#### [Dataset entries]
⁂

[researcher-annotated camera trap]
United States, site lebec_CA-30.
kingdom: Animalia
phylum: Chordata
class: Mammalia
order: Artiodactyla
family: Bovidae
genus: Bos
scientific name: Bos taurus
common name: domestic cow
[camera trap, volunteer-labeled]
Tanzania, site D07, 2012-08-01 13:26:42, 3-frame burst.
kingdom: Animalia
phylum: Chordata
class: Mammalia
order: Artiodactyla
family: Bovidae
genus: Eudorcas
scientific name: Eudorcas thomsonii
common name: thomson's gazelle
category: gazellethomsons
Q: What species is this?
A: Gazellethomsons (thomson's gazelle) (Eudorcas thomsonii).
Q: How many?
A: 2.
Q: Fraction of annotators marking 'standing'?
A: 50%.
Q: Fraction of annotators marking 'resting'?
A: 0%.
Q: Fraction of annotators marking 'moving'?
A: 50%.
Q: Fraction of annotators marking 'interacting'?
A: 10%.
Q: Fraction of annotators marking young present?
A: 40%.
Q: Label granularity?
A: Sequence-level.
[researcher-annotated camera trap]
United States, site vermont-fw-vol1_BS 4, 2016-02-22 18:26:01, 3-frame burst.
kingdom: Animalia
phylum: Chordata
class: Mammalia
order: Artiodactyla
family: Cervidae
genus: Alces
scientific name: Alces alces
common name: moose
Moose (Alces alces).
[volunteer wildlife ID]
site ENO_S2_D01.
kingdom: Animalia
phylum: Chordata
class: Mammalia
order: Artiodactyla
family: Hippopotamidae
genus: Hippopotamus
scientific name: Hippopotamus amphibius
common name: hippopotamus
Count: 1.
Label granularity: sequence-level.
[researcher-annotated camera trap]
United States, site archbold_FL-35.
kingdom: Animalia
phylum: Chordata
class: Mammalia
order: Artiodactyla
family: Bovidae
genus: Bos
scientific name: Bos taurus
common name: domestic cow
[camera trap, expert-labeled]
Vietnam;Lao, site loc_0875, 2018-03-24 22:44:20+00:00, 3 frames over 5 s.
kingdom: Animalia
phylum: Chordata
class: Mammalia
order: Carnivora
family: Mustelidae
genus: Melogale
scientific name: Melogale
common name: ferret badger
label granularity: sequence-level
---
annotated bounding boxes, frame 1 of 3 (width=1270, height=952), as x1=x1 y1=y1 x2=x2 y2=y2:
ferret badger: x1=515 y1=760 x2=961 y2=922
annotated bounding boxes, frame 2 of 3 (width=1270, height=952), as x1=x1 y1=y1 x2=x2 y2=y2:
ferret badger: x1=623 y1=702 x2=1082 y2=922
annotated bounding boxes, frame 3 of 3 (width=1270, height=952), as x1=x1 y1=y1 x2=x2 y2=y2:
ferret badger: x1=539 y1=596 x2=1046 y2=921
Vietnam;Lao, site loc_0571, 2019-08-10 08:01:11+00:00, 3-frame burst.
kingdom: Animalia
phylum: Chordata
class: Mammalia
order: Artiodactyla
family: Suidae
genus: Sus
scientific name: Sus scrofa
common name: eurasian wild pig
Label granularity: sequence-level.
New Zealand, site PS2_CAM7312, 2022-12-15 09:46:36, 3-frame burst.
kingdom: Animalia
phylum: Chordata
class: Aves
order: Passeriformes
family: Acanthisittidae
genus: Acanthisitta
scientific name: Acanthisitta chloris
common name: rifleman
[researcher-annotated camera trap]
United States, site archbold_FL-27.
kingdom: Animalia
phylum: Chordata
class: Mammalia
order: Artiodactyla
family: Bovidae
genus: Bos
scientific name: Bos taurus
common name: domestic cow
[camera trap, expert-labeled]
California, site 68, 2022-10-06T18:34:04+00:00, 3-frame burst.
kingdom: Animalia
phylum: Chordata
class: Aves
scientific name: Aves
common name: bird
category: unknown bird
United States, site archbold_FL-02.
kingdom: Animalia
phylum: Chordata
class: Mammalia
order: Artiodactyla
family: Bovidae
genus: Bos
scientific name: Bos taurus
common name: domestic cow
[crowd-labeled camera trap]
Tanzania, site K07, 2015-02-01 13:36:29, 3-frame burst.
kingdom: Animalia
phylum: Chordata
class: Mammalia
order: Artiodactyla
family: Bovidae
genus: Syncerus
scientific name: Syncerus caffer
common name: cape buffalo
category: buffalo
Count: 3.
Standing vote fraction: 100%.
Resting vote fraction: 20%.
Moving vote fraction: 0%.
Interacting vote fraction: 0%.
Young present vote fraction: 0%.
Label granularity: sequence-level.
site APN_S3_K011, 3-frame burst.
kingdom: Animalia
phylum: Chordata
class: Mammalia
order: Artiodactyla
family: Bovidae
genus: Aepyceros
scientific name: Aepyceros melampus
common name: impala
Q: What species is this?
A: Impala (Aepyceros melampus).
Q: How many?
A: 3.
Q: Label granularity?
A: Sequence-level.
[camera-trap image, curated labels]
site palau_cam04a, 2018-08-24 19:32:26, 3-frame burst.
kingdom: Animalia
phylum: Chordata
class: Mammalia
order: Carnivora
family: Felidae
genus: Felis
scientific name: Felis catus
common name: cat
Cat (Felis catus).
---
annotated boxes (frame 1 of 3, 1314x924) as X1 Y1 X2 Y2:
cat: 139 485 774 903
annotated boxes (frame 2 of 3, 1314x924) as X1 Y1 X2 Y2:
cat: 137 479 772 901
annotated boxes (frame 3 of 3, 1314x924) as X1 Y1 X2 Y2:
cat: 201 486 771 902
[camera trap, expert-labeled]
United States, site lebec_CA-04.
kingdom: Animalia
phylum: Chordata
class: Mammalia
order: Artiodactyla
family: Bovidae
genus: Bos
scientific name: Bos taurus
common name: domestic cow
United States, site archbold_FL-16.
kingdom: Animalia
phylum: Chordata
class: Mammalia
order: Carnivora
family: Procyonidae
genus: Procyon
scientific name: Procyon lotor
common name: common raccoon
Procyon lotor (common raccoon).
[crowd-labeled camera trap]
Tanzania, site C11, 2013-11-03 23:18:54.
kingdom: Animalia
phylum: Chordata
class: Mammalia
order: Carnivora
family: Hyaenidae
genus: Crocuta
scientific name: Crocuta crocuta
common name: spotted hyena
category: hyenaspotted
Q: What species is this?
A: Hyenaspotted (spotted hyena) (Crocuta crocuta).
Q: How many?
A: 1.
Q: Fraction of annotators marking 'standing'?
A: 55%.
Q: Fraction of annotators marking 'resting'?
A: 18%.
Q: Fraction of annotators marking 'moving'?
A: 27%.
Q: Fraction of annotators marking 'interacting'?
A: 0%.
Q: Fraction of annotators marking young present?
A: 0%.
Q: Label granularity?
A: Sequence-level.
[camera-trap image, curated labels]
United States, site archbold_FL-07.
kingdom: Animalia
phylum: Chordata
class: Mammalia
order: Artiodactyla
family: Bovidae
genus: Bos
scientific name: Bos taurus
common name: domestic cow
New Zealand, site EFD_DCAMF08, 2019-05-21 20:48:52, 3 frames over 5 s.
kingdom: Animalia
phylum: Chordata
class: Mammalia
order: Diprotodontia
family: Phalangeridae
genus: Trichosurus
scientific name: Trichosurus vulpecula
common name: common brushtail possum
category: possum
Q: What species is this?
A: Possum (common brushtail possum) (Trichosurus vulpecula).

⁂

A verbatim copy of every entry is needed.

[researcher-annotated camera trap]
United States, site lebec_CA-30.
kingdom: Animalia
phylum: Chordata
class: Mammalia
order: Artiodactyla
family: Bovidae
genus: Bos
scientific name: Bos taurus
common name: domestic cow
[camera trap, volunteer-labeled]
Tanzania, site D07, 2012-08-01 13:26:42, 3-frame burst.
kingdom: Animalia
phylum: Chordata
class: Mammalia
order: Artiodactyla
family: Bovidae
genus: Eudorcas
scientific name: Eudorcas thomsonii
common name: thomson's gazelle
category: gazellethomsons
Q: What species is this?
A: Gazellethomsons (thomson's gazelle) (Eudorcas thomsonii).
Q: How many?
A: 2.
Q: Fraction of annotators marking 'standing'?
A: 50%.
Q: Fraction of annotators marking 'resting'?
A: 0%.
Q: Fraction of annotators marking 'moving'?
A: 50%.
Q: Fraction of annotators marking 'interacting'?
A: 10%.
Q: Fraction of annotators marking young present?
A: 40%.
Q: Label granularity?
A: Sequence-level.
[researcher-annotated camera trap]
United States, site vermont-fw-vol1_BS 4, 2016-02-22 18:26:01, 3-frame burst.
kingdom: Animalia
phylum: Chordata
class: Mammalia
order: Artiodactyla
family: Cervidae
genus: Alces
scientific name: Alces alces
common name: moose
Moose (Alces alces).
[volunteer wildlife ID]
site ENO_S2_D01.
kingdom: Animalia
phylum: Chordata
class: Mammalia
order: Artiodactyla
family: Hippopotamidae
genus: Hippopotamus
scientific name: Hippopotamus amphibius
common name: hippopotamus
Count: 1.
Label granularity: sequence-level.
[researcher-annotated camera trap]
United States, site archbold_FL-35.
kingdom: Animalia
phylum: Chordata
class: Mammalia
order: Artiodactyla
family: Bovidae
genus: Bos
scientific name: Bos taurus
common name: domestic cow
[camera trap, expert-labeled]
Vietnam;Lao, site loc_0875, 2018-03-24 22:44:20+00:00, 3 frames over 5 s.
kingdom: Animalia
phylum: Chordata
class: Mammalia
order: Carnivora
family: Mustelidae
genus: Melogale
scientific name: Melogale
common name: ferret badger
label granularity: sequence-level
---
annotated bounding boxes, frame 1 of 3 (width=1270, height=952), as x1=x1 y1=y1 x2=x2 y2=y2:
ferret badger: x1=515 y1=760 x2=961 y2=922
annotated bounding boxes, frame 2 of 3 (width=1270, height=952), as x1=x1 y1=y1 x2=x2 y2=y2:
ferret badger: x1=623 y1=702 x2=1082 y2=922
annotated bounding boxes, frame 3 of 3 (width=1270, height=952), as x1=x1 y1=y1 x2=x2 y2=y2:
ferret badger: x1=539 y1=596 x2=1046 y2=921
Vietnam;Lao, site loc_0571, 2019-08-10 08:01:11+00:00, 3-frame burst.
kingdom: Animalia
phylum: Chordata
class: Mammalia
order: Artiodactyla
family: Suidae
genus: Sus
scientific name: Sus scrofa
common name: eurasian wild pig
Label granularity: sequence-level.
New Zealand, site PS2_CAM7312, 2022-12-15 09:46:36, 3-frame burst.
kingdom: Animalia
phylum: Chordata
class: Aves
order: Passeriformes
family: Acanthisittidae
genus: Acanthisitta
scientific name: Acanthisitta chloris
common name: rifleman
[researcher-annotated camera trap]
United States, site archbold_FL-27.
kingdom: Animalia
phylum: Chordata
class: Mammalia
order: Artiodactyla
family: Bovidae
genus: Bos
scientific name: Bos taurus
common name: domestic cow
[camera trap, expert-labeled]
California, site 68, 2022-10-06T18:34:04+00:00, 3-frame burst.
kingdom: Animalia
phylum: Chordata
class: Aves
scientific name: Aves
common name: bird
category: unknown bird
United States, site archbold_FL-02.
kingdom: Animalia
phylum: Chordata
class: Mammalia
order: Artiodactyla
family: Bovidae
genus: Bos
scientific name: Bos taurus
common name: domestic cow
[crowd-labeled camera trap]
Tanzania, site K07, 2015-02-01 13:36:29, 3-frame burst.
kingdom: Animalia
phylum: Chordata
class: Mammalia
order: Artiodactyla
family: Bovidae
genus: Syncerus
scientific name: Syncerus caffer
common name: cape buffalo
category: buffalo
Count: 3.
Standing vote fraction: 100%.
Resting vote fraction: 20%.
Moving vote fraction: 0%.
Interacting vote fraction: 0%.
Young present vote fraction: 0%.
Label granularity: sequence-level.
site APN_S3_K011, 3-frame burst.
kingdom: Animalia
phylum: Chordata
class: Mammalia
order: Artiodactyla
family: Bovidae
genus: Aepyceros
scientific name: Aepyceros melampus
common name: impala
Q: What species is this?
A: Impala (Aepyceros melampus).
Q: How many?
A: 3.
Q: Label granularity?
A: Sequence-level.
[camera-trap image, curated labels]
site palau_cam04a, 2018-08-24 19:32:26, 3-frame burst.
kingdom: Animalia
phylum: Chordata
class: Mammalia
order: Carnivora
family: Felidae
genus: Felis
scientific name: Felis catus
common name: cat
Cat (Felis catus).
---
annotated boxes (frame 1 of 3, 1314x924) as X1 Y1 X2 Y2:
cat: 139 485 774 903
annotated boxes (frame 2 of 3, 1314x924) as X1 Y1 X2 Y2:
cat: 137 479 772 901
annotated boxes (frame 3 of 3, 1314x924) as X1 Y1 X2 Y2:
cat: 201 486 771 902
[camera trap, expert-labeled]
United States, site lebec_CA-04.
kingdom: Animalia
phylum: Chordata
class: Mammalia
order: Artiodactyla
family: Bovidae
genus: Bos
scientific name: Bos taurus
common name: domestic cow
United States, site archbold_FL-16.
kingdom: Animalia
phylum: Chordata
class: Mammalia
order: Carnivora
family: Procyonidae
genus: Procyon
scientific name: Procyon lotor
common name: common raccoon
Procyon lotor (common raccoon).
[crowd-labeled camera trap]
Tanzania, site C11, 2013-11-03 23:18:54.
kingdom: Animalia
phylum: Chordata
class: Mammalia
order: Carnivora
family: Hyaenidae
genus: Crocuta
scientific name: Crocuta crocuta
common name: spotted hyena
category: hyenaspotted
Q: What species is this?
A: Hyenaspotted (spotted hyena) (Crocuta crocuta).
Q: How many?
A: 1.
Q: Fraction of annotators marking 'standing'?
A: 55%.
Q: Fraction of annotators marking 'resting'?
A: 18%.
Q: Fraction of annotators marking 'moving'?
A: 27%.
Q: Fraction of annotators marking 'interacting'?
A: 0%.
Q: Fraction of annotators marking young present?
A: 0%.
Q: Label granularity?
A: Sequence-level.
[camera-trap image, curated labels]
United States, site archbold_FL-07.
kingdom: Animalia
phylum: Chordata
class: Mammalia
order: Artiodactyla
family: Bovidae
genus: Bos
scientific name: Bos taurus
common name: domestic cow
New Zealand, site EFD_DCAMF08, 2019-05-21 20:48:52, 3 frames over 5 s.
kingdom: Animalia
phylum: Chordata
class: Mammalia
order: Diprotodontia
family: Phalangeridae
genus: Trichosurus
scientific name: Trichosurus vulpecula
common name: common brushtail possum
category: possum
Q: What species is this?
A: Possum (common brushtail possum) (Trichosurus vulpecula).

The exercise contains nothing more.